Parmi les antiquités remarquables remises par Steinhardt dans le cadre de l’accord figure le « Rhyton à tête de cerf », selon le bureau, qui représente « une tête de cerf finement ouvragée sous la forme d’un récipient cérémoniel pour les libations » et qui a été « acheté à la Merrin Gallery pour 2,6 millions de dollars en novembre 1991″.

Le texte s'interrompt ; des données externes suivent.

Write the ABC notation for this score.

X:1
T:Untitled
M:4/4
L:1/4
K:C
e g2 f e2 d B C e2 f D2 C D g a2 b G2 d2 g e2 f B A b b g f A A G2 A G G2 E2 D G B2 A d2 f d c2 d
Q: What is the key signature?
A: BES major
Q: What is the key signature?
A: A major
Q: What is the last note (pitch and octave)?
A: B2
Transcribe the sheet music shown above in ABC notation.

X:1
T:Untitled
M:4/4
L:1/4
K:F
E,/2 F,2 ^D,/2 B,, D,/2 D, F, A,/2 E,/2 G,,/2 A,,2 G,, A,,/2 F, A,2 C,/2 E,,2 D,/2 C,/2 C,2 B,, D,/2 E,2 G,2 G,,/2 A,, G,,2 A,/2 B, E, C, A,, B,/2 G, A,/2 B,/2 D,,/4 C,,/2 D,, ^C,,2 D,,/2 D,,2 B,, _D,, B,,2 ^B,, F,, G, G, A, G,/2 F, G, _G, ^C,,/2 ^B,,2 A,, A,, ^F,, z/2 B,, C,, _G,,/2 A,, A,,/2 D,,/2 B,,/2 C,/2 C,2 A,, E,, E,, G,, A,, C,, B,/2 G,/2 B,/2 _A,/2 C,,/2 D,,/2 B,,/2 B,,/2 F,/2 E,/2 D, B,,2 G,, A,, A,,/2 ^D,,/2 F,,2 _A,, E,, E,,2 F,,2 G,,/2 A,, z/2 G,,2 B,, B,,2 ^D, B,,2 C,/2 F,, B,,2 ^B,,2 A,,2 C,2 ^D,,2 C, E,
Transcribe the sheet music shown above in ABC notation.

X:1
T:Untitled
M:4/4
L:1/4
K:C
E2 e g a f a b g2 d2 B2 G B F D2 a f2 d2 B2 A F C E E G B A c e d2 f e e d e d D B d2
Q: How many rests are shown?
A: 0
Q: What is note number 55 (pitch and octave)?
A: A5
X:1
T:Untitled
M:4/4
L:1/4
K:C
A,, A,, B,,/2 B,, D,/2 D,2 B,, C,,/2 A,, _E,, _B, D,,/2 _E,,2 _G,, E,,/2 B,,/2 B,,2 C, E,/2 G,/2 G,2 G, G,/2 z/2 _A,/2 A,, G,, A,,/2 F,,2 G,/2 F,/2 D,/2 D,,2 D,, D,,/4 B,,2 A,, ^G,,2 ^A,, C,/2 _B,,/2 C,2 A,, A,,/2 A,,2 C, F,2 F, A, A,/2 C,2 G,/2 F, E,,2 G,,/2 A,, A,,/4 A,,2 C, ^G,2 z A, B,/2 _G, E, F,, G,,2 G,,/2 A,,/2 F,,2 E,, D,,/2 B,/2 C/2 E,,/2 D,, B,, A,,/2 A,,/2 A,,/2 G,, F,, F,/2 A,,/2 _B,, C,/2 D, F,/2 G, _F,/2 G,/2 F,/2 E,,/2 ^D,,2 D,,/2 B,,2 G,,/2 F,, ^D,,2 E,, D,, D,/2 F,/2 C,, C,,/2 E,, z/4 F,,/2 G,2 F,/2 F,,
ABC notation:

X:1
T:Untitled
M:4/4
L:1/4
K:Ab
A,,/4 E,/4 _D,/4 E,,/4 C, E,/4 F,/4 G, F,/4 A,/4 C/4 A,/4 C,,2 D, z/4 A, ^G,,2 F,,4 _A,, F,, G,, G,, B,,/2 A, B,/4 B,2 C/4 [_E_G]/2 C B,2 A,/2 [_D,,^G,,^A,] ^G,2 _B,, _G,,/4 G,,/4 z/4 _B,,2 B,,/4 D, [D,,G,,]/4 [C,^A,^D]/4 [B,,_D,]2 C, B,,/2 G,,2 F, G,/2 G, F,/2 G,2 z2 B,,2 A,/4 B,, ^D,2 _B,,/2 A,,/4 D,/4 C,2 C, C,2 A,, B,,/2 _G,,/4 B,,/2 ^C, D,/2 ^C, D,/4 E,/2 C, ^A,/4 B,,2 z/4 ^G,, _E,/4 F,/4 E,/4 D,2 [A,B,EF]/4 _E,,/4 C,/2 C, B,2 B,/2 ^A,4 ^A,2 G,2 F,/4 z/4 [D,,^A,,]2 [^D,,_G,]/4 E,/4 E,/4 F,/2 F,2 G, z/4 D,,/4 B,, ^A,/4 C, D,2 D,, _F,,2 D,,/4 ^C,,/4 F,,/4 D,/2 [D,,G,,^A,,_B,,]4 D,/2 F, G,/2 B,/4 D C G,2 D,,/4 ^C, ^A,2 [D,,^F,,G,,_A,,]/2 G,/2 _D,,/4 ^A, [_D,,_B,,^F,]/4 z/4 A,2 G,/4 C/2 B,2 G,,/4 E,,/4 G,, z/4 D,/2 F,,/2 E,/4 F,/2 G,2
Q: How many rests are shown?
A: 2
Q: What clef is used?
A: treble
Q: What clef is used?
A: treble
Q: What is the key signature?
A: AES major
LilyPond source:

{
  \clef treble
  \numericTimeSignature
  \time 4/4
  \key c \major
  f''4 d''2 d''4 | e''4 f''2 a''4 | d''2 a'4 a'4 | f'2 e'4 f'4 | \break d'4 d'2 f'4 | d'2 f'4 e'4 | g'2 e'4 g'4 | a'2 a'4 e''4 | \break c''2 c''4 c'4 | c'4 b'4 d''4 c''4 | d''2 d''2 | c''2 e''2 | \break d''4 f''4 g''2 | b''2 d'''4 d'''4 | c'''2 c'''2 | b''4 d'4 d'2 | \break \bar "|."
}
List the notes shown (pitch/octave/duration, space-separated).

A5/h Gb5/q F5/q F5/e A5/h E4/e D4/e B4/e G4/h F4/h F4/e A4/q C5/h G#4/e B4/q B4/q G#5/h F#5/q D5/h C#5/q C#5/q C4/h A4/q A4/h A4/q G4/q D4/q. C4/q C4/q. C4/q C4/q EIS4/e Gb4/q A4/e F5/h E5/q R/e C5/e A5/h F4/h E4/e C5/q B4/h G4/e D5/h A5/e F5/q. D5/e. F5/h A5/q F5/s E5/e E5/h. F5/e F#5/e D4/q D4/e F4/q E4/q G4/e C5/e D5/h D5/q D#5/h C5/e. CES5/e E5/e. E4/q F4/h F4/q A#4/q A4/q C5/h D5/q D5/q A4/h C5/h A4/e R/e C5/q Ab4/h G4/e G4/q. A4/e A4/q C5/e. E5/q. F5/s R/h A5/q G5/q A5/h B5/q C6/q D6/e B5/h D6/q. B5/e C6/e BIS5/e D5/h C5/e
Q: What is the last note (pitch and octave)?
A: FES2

Le Rhyton à tête de cerf, représentant une tête de cerf finement ouvragée sous la forme d’un récipient cérémoniel pour les libations, a été acheté à la Merrin Gallery pour 2,6 millions de dollars en novembre 1991. L’objet, qui date de 400 avant J.-C., est apparu pour la première fois sans provenance sur le marché international de l’art après un pillage effréné à Milas, en Turquie, l’antique Mylasa (en grec ancien Μύλασα). En mars 1993, Steinhardt a prêté le rhyton tête de cerf au Met, où il est resté jusqu’à ce que le bureau du procureur général demande et obtienne un mandat de saisie. Aujourd’hui, le Rhyton à tête de cerf est évalué à 3,5 millions de dollars.

Un tout autre objet était la fresque d’Herculanum, qui, selon le bureau, a été « achetée au trafiquant d’antiquités condamné Robert Hecht, (aujourd’hui décédé NDLR), et à son restaurateur d’antiquités Harry Burki, sans provenance antérieure, pour 650 000 dollars en novembre 1995« . Certaines institutions prestigieuses parmi les musées américains ont notamment été éclaboussées dans cette enquête.